→ PROBLEM
Send back the entries below exactly as they appear.

--- RECORDS PROVIDED ---

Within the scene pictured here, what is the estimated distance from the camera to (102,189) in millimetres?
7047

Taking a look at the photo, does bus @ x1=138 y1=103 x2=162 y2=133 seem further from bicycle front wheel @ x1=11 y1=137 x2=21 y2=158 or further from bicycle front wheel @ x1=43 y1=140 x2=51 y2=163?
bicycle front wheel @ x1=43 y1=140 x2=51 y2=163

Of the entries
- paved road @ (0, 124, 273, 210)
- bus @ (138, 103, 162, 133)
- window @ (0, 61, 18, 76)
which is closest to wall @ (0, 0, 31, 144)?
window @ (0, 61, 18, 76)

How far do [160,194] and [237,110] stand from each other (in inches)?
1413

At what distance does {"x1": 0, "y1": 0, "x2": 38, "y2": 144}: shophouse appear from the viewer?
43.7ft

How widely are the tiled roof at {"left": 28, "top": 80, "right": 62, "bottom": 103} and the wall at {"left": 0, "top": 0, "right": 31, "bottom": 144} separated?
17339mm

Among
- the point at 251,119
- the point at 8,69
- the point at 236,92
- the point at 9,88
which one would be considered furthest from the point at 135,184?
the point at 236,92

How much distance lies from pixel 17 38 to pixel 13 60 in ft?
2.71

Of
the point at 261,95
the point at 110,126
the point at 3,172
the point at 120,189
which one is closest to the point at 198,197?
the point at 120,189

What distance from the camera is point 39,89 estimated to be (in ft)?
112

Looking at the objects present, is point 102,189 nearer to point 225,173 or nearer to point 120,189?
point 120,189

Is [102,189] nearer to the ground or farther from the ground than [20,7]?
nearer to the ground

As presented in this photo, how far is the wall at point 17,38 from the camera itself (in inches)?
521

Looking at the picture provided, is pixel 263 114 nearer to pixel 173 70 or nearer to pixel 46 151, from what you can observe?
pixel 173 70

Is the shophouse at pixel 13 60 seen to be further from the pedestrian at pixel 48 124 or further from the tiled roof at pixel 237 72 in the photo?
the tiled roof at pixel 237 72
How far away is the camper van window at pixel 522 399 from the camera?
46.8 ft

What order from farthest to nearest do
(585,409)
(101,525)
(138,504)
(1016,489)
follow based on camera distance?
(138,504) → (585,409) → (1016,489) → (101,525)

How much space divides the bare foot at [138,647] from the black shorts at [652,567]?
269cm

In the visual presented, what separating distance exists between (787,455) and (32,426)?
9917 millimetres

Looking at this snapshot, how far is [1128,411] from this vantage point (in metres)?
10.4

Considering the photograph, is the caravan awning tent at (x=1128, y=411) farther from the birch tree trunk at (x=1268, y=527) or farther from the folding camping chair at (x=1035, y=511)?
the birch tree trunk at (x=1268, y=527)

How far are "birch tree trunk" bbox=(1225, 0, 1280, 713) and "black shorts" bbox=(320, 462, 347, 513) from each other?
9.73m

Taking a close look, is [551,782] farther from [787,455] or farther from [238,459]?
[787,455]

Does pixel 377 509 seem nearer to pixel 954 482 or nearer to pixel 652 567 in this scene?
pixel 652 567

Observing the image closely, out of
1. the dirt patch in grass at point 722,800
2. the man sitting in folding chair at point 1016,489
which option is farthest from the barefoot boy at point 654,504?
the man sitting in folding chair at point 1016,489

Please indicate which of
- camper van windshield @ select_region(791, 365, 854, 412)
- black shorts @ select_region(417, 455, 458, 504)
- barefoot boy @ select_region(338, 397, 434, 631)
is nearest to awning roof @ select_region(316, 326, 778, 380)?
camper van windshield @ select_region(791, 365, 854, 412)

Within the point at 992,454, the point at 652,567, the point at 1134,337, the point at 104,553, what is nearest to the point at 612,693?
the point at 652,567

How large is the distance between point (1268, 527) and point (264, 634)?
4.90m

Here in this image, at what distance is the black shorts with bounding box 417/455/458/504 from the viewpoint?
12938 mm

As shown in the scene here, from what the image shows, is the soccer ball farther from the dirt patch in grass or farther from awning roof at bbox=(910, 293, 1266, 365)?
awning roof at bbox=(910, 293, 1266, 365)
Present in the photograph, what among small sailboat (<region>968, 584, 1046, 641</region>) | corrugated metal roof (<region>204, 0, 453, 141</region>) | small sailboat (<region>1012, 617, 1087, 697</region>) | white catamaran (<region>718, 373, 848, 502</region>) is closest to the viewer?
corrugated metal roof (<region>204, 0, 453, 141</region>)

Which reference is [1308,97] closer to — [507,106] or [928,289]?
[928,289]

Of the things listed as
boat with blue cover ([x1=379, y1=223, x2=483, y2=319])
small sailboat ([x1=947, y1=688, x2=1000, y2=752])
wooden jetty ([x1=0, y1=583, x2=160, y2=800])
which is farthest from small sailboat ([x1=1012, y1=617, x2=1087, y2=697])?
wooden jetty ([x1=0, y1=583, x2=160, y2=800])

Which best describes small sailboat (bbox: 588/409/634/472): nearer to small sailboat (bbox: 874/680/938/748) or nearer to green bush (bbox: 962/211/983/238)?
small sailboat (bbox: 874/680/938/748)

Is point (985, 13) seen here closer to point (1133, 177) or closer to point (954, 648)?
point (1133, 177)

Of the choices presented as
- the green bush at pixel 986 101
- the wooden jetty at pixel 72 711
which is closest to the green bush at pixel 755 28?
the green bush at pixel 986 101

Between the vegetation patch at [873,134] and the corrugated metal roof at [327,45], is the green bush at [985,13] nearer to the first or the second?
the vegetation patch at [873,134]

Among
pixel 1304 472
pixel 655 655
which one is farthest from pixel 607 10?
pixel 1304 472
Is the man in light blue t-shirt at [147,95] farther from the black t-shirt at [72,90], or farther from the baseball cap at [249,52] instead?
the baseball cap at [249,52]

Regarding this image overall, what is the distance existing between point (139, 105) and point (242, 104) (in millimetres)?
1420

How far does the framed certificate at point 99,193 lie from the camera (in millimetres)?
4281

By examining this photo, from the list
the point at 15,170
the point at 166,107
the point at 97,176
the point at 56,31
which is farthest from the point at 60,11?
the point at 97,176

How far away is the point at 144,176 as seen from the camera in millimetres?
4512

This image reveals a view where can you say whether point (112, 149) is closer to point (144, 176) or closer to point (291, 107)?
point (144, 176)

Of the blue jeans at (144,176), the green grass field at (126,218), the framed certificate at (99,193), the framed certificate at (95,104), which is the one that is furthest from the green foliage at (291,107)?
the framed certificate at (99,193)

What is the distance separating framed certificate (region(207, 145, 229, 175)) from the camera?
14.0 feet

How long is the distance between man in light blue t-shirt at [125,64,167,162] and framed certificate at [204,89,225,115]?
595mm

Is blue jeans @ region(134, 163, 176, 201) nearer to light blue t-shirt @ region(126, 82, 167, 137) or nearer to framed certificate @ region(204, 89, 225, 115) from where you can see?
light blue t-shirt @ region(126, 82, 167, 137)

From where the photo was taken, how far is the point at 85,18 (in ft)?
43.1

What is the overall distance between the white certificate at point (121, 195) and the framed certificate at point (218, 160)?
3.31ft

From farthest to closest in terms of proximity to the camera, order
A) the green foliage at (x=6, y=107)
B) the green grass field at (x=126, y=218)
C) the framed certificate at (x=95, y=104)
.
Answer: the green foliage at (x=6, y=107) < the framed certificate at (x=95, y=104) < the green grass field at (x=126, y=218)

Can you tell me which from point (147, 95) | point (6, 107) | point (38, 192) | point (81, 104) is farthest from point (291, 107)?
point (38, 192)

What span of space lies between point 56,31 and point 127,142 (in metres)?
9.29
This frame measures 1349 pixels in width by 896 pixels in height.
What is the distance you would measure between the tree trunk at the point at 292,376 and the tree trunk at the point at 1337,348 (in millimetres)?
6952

---

→ EXERCISE ANSWER
Within the scene pictured here, what is the estimated distance from the camera to (102,189) in millimetres?
7047

Taking a look at the photo, does bus @ x1=138 y1=103 x2=162 y2=133 seem further from bicycle front wheel @ x1=11 y1=137 x2=21 y2=158 or further from bicycle front wheel @ x1=43 y1=140 x2=51 y2=163?
bicycle front wheel @ x1=43 y1=140 x2=51 y2=163

Of the entries
- paved road @ (0, 124, 273, 210)
- bus @ (138, 103, 162, 133)
- window @ (0, 61, 18, 76)
which is closest to wall @ (0, 0, 31, 144)?
window @ (0, 61, 18, 76)

How far do [160,194] and [237,110] stand from each other (in inches)?
1413

At what distance does {"x1": 0, "y1": 0, "x2": 38, "y2": 144}: shophouse appear from the viewer?
43.7ft

How widely are the tiled roof at {"left": 28, "top": 80, "right": 62, "bottom": 103} and the wall at {"left": 0, "top": 0, "right": 31, "bottom": 144} separated?
17339mm

Among
- the point at 251,119
- the point at 8,69
- the point at 236,92
- the point at 9,88
which one would be considered furthest from the point at 135,184?
the point at 236,92

How much distance lies from pixel 17 38 to pixel 13 60 in ft?
2.71

Of
the point at 261,95
the point at 110,126
the point at 3,172
the point at 120,189
which one is closest to the point at 198,197?
the point at 120,189

What distance from the camera is point 39,89 estimated to be (in ft)?
112

Looking at the objects present, is point 102,189 nearer to point 225,173 or nearer to point 120,189?
point 120,189

Is [102,189] nearer to the ground or farther from the ground than [20,7]?
nearer to the ground

As presented in this photo, how far is the wall at point 17,38 from the camera itself (in inches)?
521

Looking at the picture provided, is pixel 263 114 nearer to pixel 173 70 or nearer to pixel 46 151, from what you can observe?
pixel 173 70

Is the shophouse at pixel 13 60 seen to be further from the pedestrian at pixel 48 124 or further from the tiled roof at pixel 237 72 in the photo?
the tiled roof at pixel 237 72
How far away is the camper van window at pixel 522 399 from the camera?
46.8 ft

What order from farthest to nearest do
(585,409)
(101,525)
(138,504)
(1016,489)
follow based on camera distance?
(138,504) → (585,409) → (1016,489) → (101,525)

How much space divides the bare foot at [138,647] from the black shorts at [652,567]?
269cm

In the visual presented, what separating distance exists between (787,455) and (32,426)?
9917 millimetres

Looking at this snapshot, how far is [1128,411] from this vantage point (in metres)?
10.4

Considering the photograph, is the caravan awning tent at (x=1128, y=411) farther from the birch tree trunk at (x=1268, y=527) or farther from the folding camping chair at (x=1035, y=511)?
the birch tree trunk at (x=1268, y=527)

How far are "birch tree trunk" bbox=(1225, 0, 1280, 713) and "black shorts" bbox=(320, 462, 347, 513) from each other?
9.73m

Taking a close look, is [551,782] farther from [787,455] or farther from [238,459]?
[787,455]

Does pixel 377 509 seem nearer to pixel 954 482 or nearer to pixel 652 567 in this scene?
pixel 652 567

Observing the image closely, out of
1. the dirt patch in grass at point 722,800
2. the man sitting in folding chair at point 1016,489
which option is farthest from the barefoot boy at point 654,504?
the man sitting in folding chair at point 1016,489

Please indicate which of
- camper van windshield @ select_region(791, 365, 854, 412)
- black shorts @ select_region(417, 455, 458, 504)
- barefoot boy @ select_region(338, 397, 434, 631)
is nearest to awning roof @ select_region(316, 326, 778, 380)?
camper van windshield @ select_region(791, 365, 854, 412)

Within the point at 992,454, the point at 652,567, the point at 1134,337, the point at 104,553, what is nearest to the point at 612,693?
the point at 652,567

How large is the distance between point (1268, 527) and point (264, 634)?
4.90m

Here in this image, at what distance is the black shorts with bounding box 417/455/458/504 from the viewpoint?
12938 mm

As shown in the scene here, from what the image shows, is the soccer ball farther from the dirt patch in grass or farther from awning roof at bbox=(910, 293, 1266, 365)?
awning roof at bbox=(910, 293, 1266, 365)
Present in the photograph, what among small sailboat (<region>968, 584, 1046, 641</region>) | corrugated metal roof (<region>204, 0, 453, 141</region>) | small sailboat (<region>1012, 617, 1087, 697</region>) | white catamaran (<region>718, 373, 848, 502</region>) is closest to the viewer?
corrugated metal roof (<region>204, 0, 453, 141</region>)

Which reference is [1308,97] closer to — [507,106] or [928,289]?
[928,289]

Of the things listed as
boat with blue cover ([x1=379, y1=223, x2=483, y2=319])
small sailboat ([x1=947, y1=688, x2=1000, y2=752])
wooden jetty ([x1=0, y1=583, x2=160, y2=800])
which is farthest from small sailboat ([x1=1012, y1=617, x2=1087, y2=697])?
wooden jetty ([x1=0, y1=583, x2=160, y2=800])

Which best describes small sailboat (bbox: 588/409/634/472): nearer to small sailboat (bbox: 874/680/938/748) or nearer to green bush (bbox: 962/211/983/238)?
small sailboat (bbox: 874/680/938/748)

Is point (985, 13) seen here closer to point (1133, 177) or closer to point (954, 648)?
point (1133, 177)

Of the choices presented as
- the green bush at pixel 986 101
- the wooden jetty at pixel 72 711
which is closest to the green bush at pixel 755 28?
the green bush at pixel 986 101

Between the vegetation patch at [873,134] and the corrugated metal roof at [327,45], is the green bush at [985,13] nearer to the first or the second?
the vegetation patch at [873,134]

Among
pixel 1304 472
pixel 655 655
which one is farthest from pixel 607 10?
pixel 1304 472
Is the man in light blue t-shirt at [147,95] farther from the black t-shirt at [72,90], or farther from the baseball cap at [249,52] instead?
the baseball cap at [249,52]

Regarding this image overall, what is the distance existing between point (139, 105) and point (242, 104) (in millimetres)?
1420

How far does the framed certificate at point 99,193 lie from the camera (in millimetres)?
4281

By examining this photo, from the list
the point at 15,170
the point at 166,107
the point at 97,176
the point at 56,31
which is farthest from the point at 60,11?
the point at 97,176

How far away is the point at 144,176 as seen from the camera in millimetres?
4512

This image reveals a view where can you say whether point (112, 149) is closer to point (144, 176) or closer to point (291, 107)?
point (144, 176)

Of the blue jeans at (144,176), the green grass field at (126,218), the framed certificate at (99,193), the framed certificate at (95,104), which is the one that is furthest from the green foliage at (291,107)?
the framed certificate at (99,193)

What is the distance separating framed certificate (region(207, 145, 229, 175)) from the camera?
14.0 feet

How long is the distance between man in light blue t-shirt at [125,64,167,162] and framed certificate at [204,89,225,115]?
595mm

Is blue jeans @ region(134, 163, 176, 201) nearer to light blue t-shirt @ region(126, 82, 167, 137) or nearer to framed certificate @ region(204, 89, 225, 115) from where you can see?
light blue t-shirt @ region(126, 82, 167, 137)

From where the photo was taken, how far is the point at 85,18 (in ft)?
43.1

What is the overall distance between the white certificate at point (121, 195) and the framed certificate at point (218, 160)?
3.31ft

From farthest to closest in terms of proximity to the camera, order
A) the green foliage at (x=6, y=107)
B) the green grass field at (x=126, y=218)
C) the framed certificate at (x=95, y=104)
.
Answer: the green foliage at (x=6, y=107) < the framed certificate at (x=95, y=104) < the green grass field at (x=126, y=218)

Can you tell me which from point (147, 95) | point (6, 107) | point (38, 192) | point (81, 104) is farthest from point (291, 107)?
point (38, 192)

What span of space lies between point 56,31 and point 127,142 (in metres)?
9.29
This frame measures 1349 pixels in width by 896 pixels in height.
What is the distance you would measure between the tree trunk at the point at 292,376 and the tree trunk at the point at 1337,348 (in millimetres)?
6952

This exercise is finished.